There are no 'commands' for this tool, since it's doing only and exactly one thing, though it does have several flags.
-iindicates the input .csv file. (required)-oindicates the output .jsonl file. (required)-ais an optional flag that returns all (true) or only broken (false) links. The default behavior is false, only returning broken links.
Here is an example of how to run the tool:
linkgo -i input.csv -o output.jsonl -a false
Using the tool on the file provided in the example directory looks like this:
linkgo -i Links.csv -o Result.jsonl -a true
Where Links.csv looks like:
https://www.id.uscourts.gov/glossary.htm
https://www.merriam-webster.com/dictionary/anthropogenic
Will produce Result.jsonl that looks like:
{"url":"https://www.id.uscourts.gov/glossary.htm","response_status_code":404,"response_status":"Not Found","time_of_validation":"2025-02-01T13:32:20Z"}
{"url":"https://www.merriam-webster.com/dictionary/anthropogenic","response_status_code":200,"response_status":"OK","time_of_validation":"2025-02-01T13:32:20Z"}
If the -o flag is given stdout as the argument, then the results will be printed to standard out.

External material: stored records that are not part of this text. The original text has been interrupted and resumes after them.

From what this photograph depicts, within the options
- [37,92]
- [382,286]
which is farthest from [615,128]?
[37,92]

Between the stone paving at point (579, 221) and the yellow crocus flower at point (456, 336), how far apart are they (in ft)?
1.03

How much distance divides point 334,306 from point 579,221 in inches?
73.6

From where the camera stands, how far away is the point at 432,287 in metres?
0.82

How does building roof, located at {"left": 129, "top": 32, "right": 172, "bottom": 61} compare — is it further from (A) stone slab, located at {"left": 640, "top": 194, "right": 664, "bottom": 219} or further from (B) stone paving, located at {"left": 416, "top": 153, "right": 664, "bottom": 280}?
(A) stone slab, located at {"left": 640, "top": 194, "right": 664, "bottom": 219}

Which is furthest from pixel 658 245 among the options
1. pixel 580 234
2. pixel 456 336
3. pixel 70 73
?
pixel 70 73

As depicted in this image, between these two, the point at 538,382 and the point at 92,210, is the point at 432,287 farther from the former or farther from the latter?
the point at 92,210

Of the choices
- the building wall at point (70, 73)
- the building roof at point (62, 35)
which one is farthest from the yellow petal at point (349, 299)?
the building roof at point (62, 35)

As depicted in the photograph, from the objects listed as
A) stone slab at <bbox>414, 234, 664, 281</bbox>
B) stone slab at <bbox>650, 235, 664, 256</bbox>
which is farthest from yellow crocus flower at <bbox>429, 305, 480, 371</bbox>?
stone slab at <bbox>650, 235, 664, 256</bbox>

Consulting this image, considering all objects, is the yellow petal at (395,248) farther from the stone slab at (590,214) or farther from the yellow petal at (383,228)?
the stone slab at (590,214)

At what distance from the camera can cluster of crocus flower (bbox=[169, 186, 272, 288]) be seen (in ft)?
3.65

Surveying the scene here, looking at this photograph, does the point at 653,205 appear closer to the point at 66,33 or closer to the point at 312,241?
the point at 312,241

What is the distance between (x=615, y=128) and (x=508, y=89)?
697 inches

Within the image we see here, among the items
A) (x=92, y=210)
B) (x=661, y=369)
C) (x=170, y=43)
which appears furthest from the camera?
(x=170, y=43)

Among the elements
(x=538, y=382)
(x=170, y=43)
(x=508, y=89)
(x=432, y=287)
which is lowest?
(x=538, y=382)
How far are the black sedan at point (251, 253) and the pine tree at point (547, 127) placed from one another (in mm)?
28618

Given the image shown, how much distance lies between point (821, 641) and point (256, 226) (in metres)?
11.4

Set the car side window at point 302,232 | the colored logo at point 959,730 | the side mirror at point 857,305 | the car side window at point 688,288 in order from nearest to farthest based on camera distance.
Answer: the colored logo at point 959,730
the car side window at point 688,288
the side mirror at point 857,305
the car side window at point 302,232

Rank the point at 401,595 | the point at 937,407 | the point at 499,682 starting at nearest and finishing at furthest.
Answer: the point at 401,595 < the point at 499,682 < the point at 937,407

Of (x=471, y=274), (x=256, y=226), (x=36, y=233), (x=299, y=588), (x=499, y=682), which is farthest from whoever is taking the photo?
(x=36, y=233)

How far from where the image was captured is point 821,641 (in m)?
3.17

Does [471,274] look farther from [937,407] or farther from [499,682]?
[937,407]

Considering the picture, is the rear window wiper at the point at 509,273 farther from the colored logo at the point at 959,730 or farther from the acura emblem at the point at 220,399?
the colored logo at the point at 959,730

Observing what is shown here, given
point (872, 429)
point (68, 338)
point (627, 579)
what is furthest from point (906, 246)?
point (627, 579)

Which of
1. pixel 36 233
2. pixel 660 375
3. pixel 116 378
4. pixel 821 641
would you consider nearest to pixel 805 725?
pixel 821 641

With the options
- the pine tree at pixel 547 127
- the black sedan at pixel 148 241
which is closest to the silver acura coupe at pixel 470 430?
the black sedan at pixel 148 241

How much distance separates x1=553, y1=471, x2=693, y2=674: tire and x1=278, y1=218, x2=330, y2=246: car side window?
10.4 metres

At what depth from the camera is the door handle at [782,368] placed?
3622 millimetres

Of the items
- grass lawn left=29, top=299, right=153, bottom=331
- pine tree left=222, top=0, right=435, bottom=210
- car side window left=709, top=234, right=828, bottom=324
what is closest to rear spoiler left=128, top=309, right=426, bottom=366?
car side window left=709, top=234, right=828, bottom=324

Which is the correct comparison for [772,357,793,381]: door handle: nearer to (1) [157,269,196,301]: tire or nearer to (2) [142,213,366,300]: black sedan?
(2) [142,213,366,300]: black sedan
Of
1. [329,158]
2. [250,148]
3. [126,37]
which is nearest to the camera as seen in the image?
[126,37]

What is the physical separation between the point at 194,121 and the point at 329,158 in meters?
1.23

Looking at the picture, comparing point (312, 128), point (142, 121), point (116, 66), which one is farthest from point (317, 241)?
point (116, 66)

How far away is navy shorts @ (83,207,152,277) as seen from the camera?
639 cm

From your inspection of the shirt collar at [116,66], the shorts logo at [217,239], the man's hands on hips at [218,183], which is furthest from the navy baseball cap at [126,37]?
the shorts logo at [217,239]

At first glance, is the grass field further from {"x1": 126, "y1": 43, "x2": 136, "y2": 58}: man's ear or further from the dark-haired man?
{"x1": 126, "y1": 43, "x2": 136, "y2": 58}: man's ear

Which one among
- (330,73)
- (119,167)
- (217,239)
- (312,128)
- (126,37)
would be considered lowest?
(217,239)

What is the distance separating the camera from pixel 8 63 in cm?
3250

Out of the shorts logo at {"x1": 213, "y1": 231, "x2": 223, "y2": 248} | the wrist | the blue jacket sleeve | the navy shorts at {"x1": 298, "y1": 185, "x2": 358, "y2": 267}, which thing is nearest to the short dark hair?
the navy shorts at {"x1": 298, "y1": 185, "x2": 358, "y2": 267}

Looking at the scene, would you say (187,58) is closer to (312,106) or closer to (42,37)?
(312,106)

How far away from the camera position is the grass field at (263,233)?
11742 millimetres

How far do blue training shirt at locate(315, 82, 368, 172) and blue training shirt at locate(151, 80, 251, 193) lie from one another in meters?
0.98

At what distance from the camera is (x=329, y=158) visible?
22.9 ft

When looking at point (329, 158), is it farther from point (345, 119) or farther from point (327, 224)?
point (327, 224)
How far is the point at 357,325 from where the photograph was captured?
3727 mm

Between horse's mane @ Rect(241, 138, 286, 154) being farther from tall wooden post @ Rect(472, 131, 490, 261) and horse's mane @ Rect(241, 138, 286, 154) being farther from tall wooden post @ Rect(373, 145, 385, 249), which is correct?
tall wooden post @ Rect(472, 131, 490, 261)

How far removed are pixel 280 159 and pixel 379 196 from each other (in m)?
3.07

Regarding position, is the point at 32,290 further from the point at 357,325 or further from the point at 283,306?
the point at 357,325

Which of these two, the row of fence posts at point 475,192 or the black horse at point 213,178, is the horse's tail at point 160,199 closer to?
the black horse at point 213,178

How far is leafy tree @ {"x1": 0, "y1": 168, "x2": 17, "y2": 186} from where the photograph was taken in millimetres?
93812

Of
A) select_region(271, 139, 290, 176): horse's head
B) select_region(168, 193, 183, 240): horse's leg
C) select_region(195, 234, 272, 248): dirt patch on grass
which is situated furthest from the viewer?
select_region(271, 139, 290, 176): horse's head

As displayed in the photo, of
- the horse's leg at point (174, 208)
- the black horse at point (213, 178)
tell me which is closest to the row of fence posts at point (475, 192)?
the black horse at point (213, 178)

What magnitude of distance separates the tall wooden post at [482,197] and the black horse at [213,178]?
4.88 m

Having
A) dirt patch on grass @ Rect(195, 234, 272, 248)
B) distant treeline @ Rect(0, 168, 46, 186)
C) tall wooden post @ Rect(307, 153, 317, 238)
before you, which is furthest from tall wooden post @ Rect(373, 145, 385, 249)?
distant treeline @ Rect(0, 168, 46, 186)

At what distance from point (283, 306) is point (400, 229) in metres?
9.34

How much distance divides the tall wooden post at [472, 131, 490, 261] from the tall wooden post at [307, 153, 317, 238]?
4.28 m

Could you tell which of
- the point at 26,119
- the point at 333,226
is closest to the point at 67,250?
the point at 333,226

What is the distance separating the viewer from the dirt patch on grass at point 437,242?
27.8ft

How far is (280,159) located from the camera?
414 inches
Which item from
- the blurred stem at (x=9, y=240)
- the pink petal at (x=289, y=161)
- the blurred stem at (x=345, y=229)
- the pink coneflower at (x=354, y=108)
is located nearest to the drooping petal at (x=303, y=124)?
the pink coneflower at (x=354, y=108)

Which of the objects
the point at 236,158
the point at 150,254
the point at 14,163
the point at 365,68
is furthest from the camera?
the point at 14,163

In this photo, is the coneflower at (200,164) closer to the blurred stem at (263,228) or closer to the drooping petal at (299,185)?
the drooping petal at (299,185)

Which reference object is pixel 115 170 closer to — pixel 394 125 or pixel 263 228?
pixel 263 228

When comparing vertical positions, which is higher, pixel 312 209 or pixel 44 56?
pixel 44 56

Doing some basic benchmarking, I found the following metrics:
- 5528 links: 5m0.5996156s
- 2764 links: 2m34.1643896s
- 1382 links: 22.0518904s
- 691 links: 21.5917739s
- 355 links: 21.5984185s
I have several features and basic functionality planned for development, including:
- ✅ Outputting only 'dead' links
- ✅ Printing to standard out.
- ✅ Using GoRoutines to speed up link checking
- ⬜️ Handle different output formats, like .csv or .tsv.
- ⬜️ Handle different input formats.